Working Notes on Late Interaction Dynamics: Analyzing Targeted Behaviors of Late Interaction Models

arXiv cs.AI / 3/30/2026

💬 OpinionIdeas & Deep AnalysisModels & Research

Key Points

  • The paper studies understudied dynamics in Late Interaction retrieval models, focusing on length bias from multi-vector scoring and the similarity distribution after MaxSim pooling.
  • Experiments on state-of-the-art models using the NanoBEIR benchmark show that the length bias predicted for causal late-interaction models largely holds in practice.
  • It also finds that bi-directional models can experience length bias in extreme cases, indicating the issue is broader than causal variants alone.
  • The authors report no significant similarity trend beyond the top-1 token, suggesting the MaxSim operator effectively leverages token-level matches for retrieval.

Abstract

While Late Interaction models exhibit strong retrieval performance, many of their underlying dynamics remain understudied, potentially hiding performance bottlenecks.
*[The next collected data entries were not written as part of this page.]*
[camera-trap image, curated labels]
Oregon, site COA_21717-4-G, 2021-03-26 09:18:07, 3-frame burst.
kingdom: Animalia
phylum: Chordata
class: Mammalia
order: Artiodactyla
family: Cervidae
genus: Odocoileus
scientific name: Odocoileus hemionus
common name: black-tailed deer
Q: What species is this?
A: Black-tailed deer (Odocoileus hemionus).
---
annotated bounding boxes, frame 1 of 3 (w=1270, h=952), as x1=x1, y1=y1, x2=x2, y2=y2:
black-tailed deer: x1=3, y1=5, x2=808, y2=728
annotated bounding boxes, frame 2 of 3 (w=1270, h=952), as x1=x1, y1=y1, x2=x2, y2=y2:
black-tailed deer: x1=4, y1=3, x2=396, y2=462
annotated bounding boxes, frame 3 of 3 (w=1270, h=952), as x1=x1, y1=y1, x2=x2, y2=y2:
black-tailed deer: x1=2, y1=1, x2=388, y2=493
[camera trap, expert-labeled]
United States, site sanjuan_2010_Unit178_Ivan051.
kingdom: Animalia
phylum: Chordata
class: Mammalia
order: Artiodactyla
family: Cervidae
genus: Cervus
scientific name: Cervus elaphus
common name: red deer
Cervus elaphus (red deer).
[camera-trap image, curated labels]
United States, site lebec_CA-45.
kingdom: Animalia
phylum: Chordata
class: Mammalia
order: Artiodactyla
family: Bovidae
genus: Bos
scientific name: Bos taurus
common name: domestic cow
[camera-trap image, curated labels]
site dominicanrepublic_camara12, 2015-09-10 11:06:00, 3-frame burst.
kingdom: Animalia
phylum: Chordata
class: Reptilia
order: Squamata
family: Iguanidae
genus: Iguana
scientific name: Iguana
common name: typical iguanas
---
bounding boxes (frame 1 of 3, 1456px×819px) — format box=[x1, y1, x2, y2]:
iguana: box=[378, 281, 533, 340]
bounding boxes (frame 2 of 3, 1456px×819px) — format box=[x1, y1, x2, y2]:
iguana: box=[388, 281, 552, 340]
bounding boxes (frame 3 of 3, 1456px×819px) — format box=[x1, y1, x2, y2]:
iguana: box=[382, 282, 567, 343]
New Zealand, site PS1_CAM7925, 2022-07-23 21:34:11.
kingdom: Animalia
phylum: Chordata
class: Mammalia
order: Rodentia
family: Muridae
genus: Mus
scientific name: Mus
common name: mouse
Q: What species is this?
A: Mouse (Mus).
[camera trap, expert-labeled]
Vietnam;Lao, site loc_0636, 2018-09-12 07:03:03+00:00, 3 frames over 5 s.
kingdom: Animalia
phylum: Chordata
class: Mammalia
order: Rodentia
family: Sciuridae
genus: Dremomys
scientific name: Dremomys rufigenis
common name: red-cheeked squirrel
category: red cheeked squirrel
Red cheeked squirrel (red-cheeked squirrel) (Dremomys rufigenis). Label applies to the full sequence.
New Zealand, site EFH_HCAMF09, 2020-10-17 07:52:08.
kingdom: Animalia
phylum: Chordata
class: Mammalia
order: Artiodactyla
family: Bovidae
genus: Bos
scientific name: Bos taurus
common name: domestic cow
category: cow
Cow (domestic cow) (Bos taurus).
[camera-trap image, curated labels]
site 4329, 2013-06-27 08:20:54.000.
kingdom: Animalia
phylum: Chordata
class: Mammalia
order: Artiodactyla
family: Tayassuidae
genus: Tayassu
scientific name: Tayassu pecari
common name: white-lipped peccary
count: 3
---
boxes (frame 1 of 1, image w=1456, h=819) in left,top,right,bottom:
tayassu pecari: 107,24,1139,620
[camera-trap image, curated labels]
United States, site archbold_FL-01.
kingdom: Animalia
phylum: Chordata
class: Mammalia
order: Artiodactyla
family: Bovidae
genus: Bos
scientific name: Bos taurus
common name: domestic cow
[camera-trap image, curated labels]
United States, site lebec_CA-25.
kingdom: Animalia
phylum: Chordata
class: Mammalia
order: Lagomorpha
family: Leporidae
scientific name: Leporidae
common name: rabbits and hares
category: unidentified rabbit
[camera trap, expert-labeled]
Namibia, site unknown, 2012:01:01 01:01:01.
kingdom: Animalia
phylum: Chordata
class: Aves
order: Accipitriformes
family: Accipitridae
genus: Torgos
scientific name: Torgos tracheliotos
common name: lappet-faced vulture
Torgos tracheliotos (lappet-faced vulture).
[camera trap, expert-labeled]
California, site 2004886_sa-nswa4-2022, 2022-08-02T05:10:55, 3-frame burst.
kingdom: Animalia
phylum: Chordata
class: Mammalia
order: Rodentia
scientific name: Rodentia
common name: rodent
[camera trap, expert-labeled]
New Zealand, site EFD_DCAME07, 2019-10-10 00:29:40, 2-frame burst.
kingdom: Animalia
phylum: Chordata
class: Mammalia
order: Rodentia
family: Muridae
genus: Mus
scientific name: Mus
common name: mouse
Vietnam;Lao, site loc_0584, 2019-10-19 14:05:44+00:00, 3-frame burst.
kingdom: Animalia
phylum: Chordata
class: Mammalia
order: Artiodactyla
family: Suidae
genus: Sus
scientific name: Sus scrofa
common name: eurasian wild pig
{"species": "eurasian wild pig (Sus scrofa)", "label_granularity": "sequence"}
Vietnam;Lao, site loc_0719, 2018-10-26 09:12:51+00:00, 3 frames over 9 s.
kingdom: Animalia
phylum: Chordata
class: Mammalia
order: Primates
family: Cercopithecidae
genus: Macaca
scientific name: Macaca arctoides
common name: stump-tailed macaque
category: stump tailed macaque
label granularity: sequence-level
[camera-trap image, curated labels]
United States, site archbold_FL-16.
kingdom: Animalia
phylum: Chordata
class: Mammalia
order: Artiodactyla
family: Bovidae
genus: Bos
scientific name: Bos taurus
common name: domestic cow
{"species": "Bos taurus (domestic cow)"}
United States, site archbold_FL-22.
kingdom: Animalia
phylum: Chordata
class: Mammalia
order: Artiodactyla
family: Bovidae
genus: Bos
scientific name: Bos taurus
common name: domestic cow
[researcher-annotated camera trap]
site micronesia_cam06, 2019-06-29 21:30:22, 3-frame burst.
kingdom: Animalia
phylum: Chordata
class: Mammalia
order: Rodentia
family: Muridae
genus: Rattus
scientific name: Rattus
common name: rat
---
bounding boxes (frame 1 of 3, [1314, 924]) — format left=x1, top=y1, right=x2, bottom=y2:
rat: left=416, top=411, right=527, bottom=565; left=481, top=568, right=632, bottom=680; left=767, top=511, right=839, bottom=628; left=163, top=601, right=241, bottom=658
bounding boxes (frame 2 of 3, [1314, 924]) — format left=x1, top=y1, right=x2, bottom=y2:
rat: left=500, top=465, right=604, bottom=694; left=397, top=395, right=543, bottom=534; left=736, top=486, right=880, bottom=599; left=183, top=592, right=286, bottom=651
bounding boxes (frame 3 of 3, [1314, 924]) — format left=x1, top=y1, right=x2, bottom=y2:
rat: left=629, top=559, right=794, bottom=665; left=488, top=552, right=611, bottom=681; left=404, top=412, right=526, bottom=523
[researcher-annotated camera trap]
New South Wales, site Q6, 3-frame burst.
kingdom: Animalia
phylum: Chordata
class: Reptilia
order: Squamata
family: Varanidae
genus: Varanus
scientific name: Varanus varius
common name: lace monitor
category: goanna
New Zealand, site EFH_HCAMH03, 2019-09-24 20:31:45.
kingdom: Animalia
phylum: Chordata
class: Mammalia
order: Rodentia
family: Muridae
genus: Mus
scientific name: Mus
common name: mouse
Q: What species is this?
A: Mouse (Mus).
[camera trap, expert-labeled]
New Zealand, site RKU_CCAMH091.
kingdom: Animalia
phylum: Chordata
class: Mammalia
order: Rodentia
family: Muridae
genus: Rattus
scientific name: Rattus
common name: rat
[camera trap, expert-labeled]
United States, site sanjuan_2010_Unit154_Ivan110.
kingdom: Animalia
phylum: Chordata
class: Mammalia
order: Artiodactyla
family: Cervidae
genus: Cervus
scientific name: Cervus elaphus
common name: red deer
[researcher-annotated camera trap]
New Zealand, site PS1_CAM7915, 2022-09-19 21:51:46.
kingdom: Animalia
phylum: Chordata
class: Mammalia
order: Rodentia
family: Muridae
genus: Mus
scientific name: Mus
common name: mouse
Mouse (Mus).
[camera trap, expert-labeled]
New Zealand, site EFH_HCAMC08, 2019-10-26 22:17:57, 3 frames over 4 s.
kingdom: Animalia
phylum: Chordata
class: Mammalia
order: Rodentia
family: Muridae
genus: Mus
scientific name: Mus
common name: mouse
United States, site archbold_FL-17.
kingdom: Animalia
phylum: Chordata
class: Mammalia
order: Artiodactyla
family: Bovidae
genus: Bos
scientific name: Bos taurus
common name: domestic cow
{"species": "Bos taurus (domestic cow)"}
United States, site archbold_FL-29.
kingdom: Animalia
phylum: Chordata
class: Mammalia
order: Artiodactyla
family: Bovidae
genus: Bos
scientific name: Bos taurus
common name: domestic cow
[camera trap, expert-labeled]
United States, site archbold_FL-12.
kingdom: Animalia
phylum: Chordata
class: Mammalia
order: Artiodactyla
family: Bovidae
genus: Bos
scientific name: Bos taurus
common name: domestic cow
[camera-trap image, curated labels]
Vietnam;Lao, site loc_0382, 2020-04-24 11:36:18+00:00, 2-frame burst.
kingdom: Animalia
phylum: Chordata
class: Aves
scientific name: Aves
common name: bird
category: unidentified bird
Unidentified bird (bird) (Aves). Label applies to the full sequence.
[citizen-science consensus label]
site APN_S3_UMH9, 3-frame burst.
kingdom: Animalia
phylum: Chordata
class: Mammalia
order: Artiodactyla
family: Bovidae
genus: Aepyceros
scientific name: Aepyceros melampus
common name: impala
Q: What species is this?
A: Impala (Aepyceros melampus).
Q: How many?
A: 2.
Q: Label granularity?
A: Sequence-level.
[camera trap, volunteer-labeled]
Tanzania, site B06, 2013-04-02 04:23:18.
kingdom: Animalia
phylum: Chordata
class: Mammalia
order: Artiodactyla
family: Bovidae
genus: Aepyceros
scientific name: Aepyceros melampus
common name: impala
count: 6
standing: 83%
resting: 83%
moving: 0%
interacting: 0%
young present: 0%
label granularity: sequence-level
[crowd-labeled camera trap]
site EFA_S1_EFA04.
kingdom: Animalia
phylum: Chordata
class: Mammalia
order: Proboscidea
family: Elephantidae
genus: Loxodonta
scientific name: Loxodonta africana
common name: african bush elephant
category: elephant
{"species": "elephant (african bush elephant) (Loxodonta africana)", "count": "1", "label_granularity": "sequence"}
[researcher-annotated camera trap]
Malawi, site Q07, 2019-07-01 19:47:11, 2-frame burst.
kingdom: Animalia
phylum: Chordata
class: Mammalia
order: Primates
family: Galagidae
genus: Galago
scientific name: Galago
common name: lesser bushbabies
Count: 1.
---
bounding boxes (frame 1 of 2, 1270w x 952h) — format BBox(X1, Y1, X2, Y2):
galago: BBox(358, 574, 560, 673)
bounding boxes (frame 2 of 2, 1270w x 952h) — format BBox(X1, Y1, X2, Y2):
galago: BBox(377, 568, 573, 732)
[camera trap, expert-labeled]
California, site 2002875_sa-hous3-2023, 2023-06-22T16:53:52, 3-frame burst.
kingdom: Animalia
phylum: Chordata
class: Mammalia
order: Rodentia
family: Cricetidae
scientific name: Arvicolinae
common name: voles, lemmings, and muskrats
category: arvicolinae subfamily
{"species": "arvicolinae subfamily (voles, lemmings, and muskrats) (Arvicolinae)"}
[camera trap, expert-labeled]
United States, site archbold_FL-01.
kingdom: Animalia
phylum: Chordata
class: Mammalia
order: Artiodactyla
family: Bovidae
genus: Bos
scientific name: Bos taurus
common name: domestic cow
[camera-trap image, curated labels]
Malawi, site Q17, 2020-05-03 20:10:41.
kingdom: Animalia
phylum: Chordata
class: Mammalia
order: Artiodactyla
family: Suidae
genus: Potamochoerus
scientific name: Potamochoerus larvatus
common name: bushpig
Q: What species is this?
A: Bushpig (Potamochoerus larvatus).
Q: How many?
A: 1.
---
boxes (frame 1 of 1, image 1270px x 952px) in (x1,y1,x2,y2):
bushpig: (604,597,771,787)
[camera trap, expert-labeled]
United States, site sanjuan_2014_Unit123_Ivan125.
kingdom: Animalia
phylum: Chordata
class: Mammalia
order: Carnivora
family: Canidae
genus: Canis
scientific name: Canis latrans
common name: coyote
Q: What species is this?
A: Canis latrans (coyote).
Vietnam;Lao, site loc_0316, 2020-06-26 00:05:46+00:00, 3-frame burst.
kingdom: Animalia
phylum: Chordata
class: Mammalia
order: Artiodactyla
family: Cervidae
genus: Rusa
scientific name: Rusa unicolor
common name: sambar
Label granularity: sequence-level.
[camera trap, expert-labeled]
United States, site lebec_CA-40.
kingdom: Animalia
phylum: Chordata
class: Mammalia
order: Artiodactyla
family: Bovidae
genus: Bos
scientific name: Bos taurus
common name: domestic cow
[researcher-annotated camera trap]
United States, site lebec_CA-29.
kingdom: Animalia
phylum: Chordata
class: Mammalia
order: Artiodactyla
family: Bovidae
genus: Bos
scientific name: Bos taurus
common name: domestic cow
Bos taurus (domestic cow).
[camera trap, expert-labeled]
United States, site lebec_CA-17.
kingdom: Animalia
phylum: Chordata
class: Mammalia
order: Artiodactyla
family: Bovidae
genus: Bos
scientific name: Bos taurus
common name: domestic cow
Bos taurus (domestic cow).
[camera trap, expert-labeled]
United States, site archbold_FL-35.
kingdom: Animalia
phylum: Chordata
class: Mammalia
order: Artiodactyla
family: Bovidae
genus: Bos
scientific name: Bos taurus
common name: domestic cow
In this work, we focus on two topics in Late Interaction retrieval: a length bias that arises when using multi-vector scoring, and the similarity distribution beyond the best scores pooled by the MaxSim operator. We analyze these behaviors for state-of-the-art models on the NanoBEIR benchmark. Results show that while the theoretical length bias of causal Late Interaction models holds in practice, bi-directional models can also suffer from it in extreme cases. We also note that no significant similarity trend lies beyond the top-1 document token, validating that the MaxSim operator efficiently exploits the token-level similarity scores.